Work to be completed -> Identify every line in the records that contains the word "farther", and copy each of those lines.

Entries shown ->
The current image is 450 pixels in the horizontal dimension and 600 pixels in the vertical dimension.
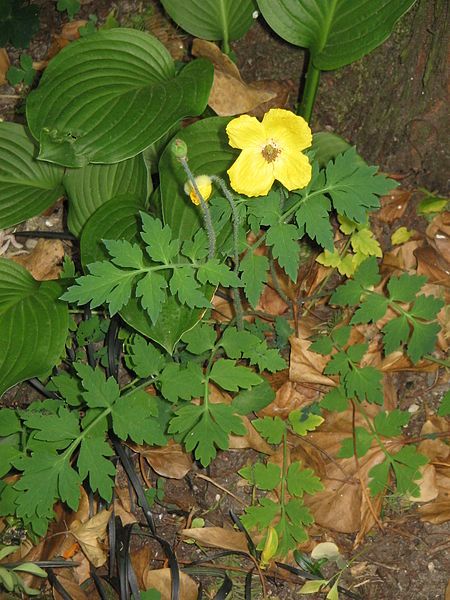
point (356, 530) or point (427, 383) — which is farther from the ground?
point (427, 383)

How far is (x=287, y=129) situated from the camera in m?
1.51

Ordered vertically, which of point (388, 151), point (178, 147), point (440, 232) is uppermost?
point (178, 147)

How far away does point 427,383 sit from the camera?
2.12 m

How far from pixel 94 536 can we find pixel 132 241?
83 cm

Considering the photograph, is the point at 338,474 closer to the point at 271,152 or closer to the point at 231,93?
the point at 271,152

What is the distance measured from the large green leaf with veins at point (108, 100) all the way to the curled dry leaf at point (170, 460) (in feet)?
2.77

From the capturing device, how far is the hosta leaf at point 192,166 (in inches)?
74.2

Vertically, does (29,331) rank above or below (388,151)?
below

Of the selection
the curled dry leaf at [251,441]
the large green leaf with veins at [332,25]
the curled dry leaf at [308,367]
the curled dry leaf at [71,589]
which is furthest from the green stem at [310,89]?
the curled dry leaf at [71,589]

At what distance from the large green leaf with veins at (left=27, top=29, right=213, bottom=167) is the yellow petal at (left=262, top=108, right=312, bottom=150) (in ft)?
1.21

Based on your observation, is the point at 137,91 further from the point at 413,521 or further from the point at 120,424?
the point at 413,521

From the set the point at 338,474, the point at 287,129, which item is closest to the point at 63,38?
---
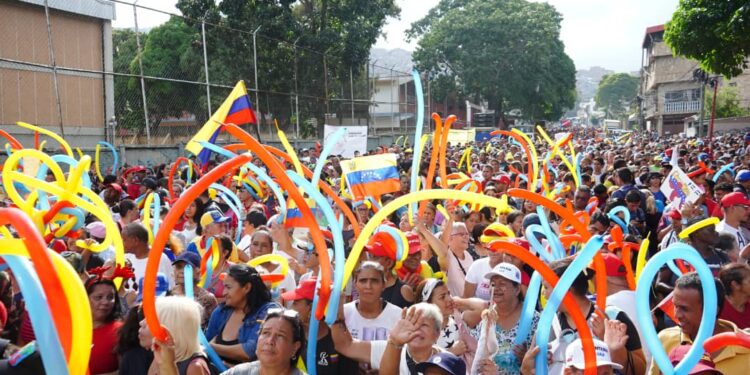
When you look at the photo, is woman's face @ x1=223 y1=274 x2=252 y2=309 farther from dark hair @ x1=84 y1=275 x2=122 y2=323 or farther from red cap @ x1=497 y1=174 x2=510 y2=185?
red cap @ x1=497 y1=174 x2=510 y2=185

Finished task ->
point (356, 530) or point (427, 383) — which is farther from the ground?
When you look at the photo, is woman's face @ x1=223 y1=274 x2=252 y2=309 farther from dark hair @ x1=84 y1=275 x2=122 y2=323 or farther from red cap @ x1=497 y1=174 x2=510 y2=185?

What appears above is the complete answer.